Soltanto al termine di questo percorso è possibile confermare il sospetto diagnostico e, in caso di positività, procedere con la cura che, nella maggior parte dei casi, prevede la chirurgia e, in casi selezionati in base alle caratteristiche della donna e del tumore asportato, terapie integrate come la chemioterapia.

Il tumore al seno colpisce anche gli uomini

I casi di tumore della mammella che riguardano il sesso maschile sono lo 0,5-1% del totale delle malattie di questo tipo. Secondo i dati più recenti dell’Airtum (Associazione italiana registri tumori), vengono diagnosticati ogni anno 1,7 cancri al seno ogni 100mila uomini e 150 casi ogni 100mila donne. Se nel corso della propria vita una donna su otto svilupperà questa malattia, solo a un uomo su 600 succederà la stessa cosa.

Quali sono le cause del tumore al seno?

La Fondazione Airc comunica che sono stati identificati alcuni fattori di rischio, ereditari e non, che predispongono ad ammalarsi di tumore al seno. Uno particolarmente importante è la presenza di mutazioni nei geni BRCA1 e BRCA2, coinvolti nella riparazione del Dna. Alterazioni a livello di questi geni espongono l’organismo all’accumulo di modificazioni nel Dna e alla potenziale conseguente formazione di tumori, in particolare quelli della mammella e dell’ovaio. Il 5-10% degli uomini con mutazioni del gene BRCA2 e una percentuale più piccola di quelli con mutazioni di BRCA1 sviluppano un tumore del seno. Un altro fattore di rischio è rappresentato dalla presenza di una condizione che altera il rapporto tra gli ormoni estrogeni e androgeni, sia essa di natura genetica (come la sindrome di Klinefelter), legata a malattie dell’apparato riproduttivo maschile (come orchite ed epididimite) o dipendente dall’uso di ormoni sessuali o di farmaci (estrogeni, testosterone, finasteride). L’esposizione alle radiazioni ionizzanti è un fattore di rischio riconosciuto, mentre l’associazione tra questo tumore e altre esposizioni ambientali od occupazionali è ancora al vaglio degli esperti. Infine, anche l’obesità e la mancanza di esercizio fisico aumentano il rischio di ammalarsi di tumore del seno maschile.
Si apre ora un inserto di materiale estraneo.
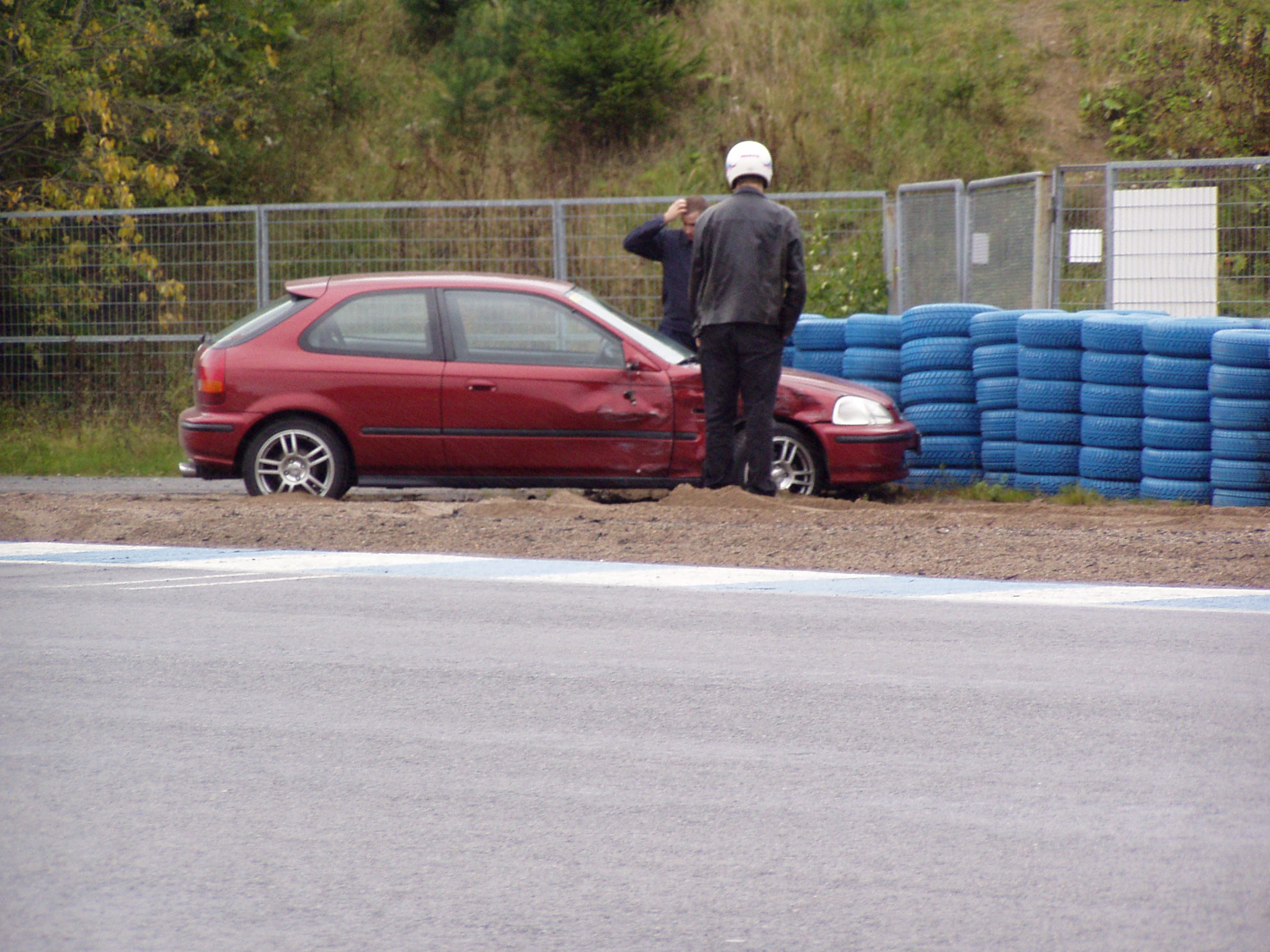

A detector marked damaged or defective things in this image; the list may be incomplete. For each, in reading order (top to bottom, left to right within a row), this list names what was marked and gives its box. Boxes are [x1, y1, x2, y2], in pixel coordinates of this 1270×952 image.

damaged red honda civic [177, 271, 912, 499]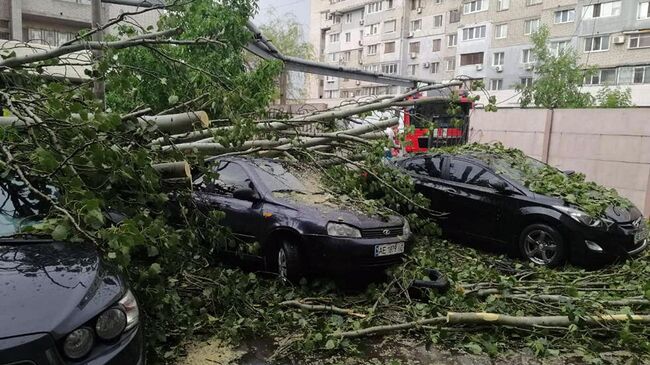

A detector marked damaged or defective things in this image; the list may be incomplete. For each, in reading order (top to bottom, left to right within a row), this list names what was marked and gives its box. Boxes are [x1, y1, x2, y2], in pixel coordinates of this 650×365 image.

damaged black sedan [0, 180, 142, 364]
damaged black sedan [191, 157, 410, 282]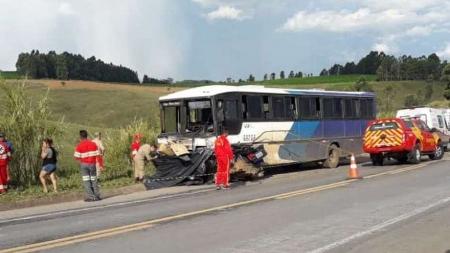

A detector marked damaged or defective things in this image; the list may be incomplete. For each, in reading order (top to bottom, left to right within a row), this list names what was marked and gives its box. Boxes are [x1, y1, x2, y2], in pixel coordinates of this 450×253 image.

damaged bus [155, 85, 376, 184]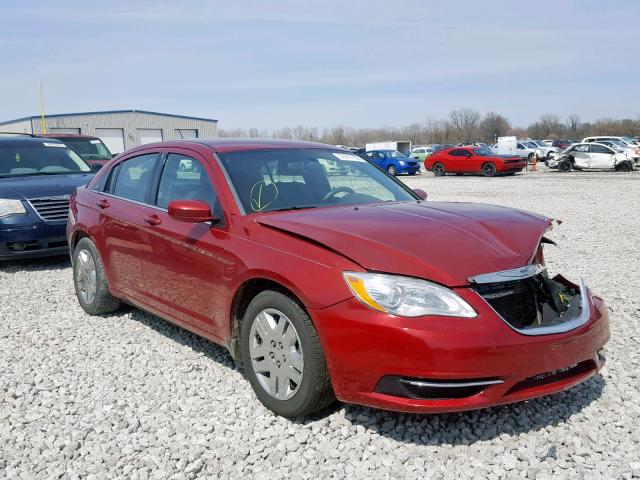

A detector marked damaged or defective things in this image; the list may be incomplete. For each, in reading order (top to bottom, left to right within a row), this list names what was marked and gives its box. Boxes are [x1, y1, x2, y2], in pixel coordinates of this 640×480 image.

crumpled hood [0, 173, 94, 200]
crumpled hood [258, 202, 552, 286]
damaged front end [464, 242, 592, 336]
broken bumper cover [310, 284, 608, 414]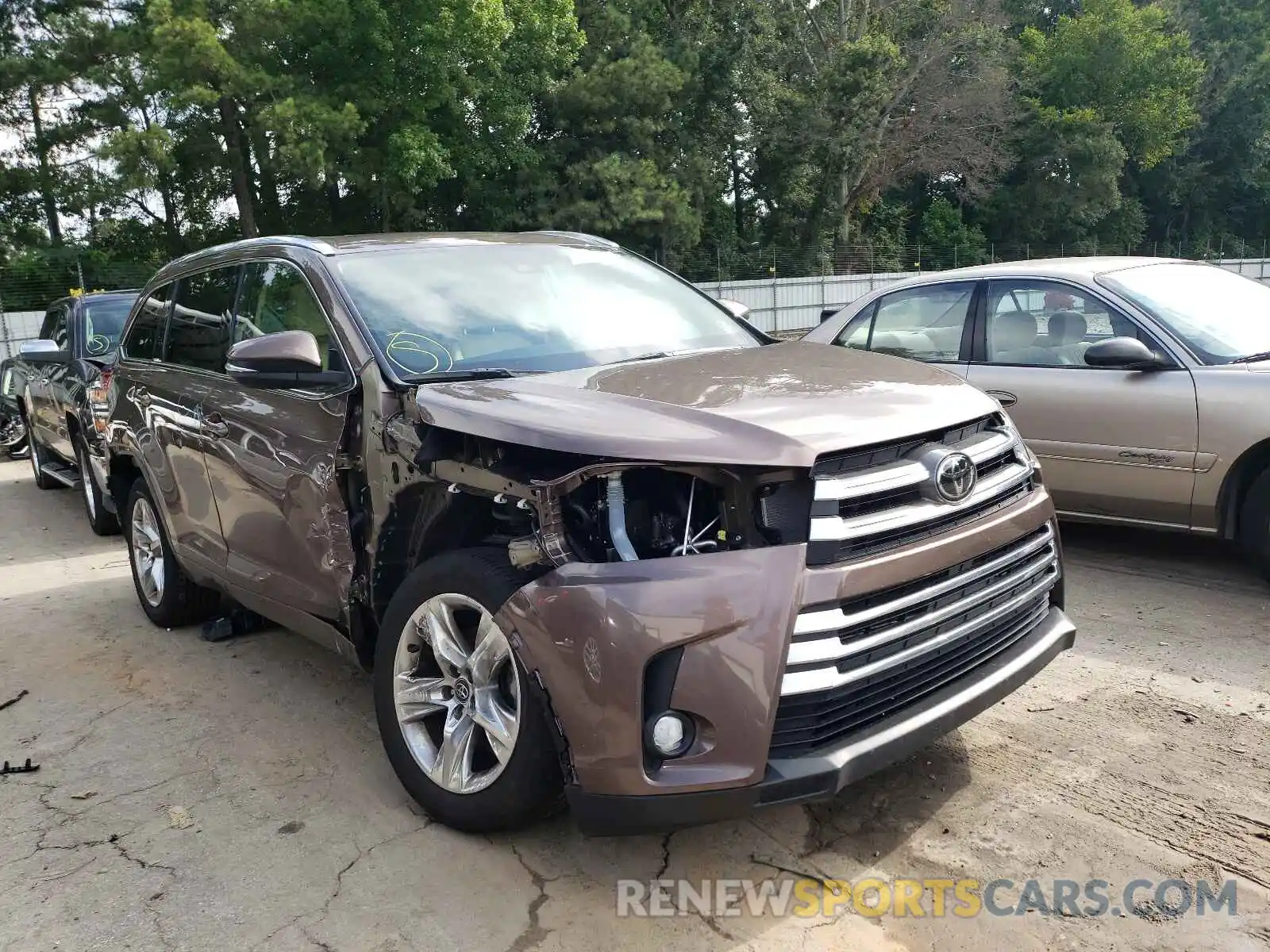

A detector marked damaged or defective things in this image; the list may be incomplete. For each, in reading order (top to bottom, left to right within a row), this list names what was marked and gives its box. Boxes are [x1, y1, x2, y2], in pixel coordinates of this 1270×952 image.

damaged brown suv [106, 235, 1072, 838]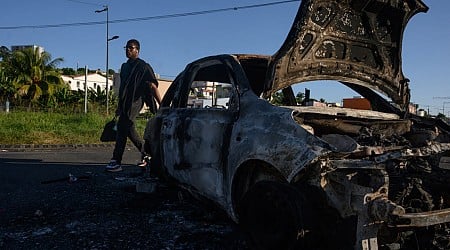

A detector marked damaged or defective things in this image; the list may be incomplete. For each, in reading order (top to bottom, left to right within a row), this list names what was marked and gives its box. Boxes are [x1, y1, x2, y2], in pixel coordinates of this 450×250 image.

burnt tire [239, 181, 306, 249]
burnt metal debris [142, 0, 448, 250]
burned car [144, 0, 450, 249]
charred car body [145, 0, 450, 249]
rusted car hood underside [268, 0, 428, 106]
Le denunce delle liste d’attesa

Le liste d’attesa lunghe per screening oncologici sono un problema che persiste, a prescindere dal covid. L’organizzazione Cittadinanzattiva quest’anno ha presentato il “Rapporto civico di salute. I diritti dei cittadini e il federalismo in sanità”. Come ogni anno l’associazione fa il punto sullo stato dei servizi sulla base delle segnalazioni arrivate a 330 sezioni del Tribunale per i diritti del malato. Ben 13.748 persone hanno avuto problemi, in sospetta violazione della Costituzione, che garantisce il diritto alla salute per tutti.

Al netto della pandemia, anche la corruzione e la malasanità contribuiscono in buona parte ai disservizi di un sistema sanitario pubblico che ci invidiano in tutto il mondo.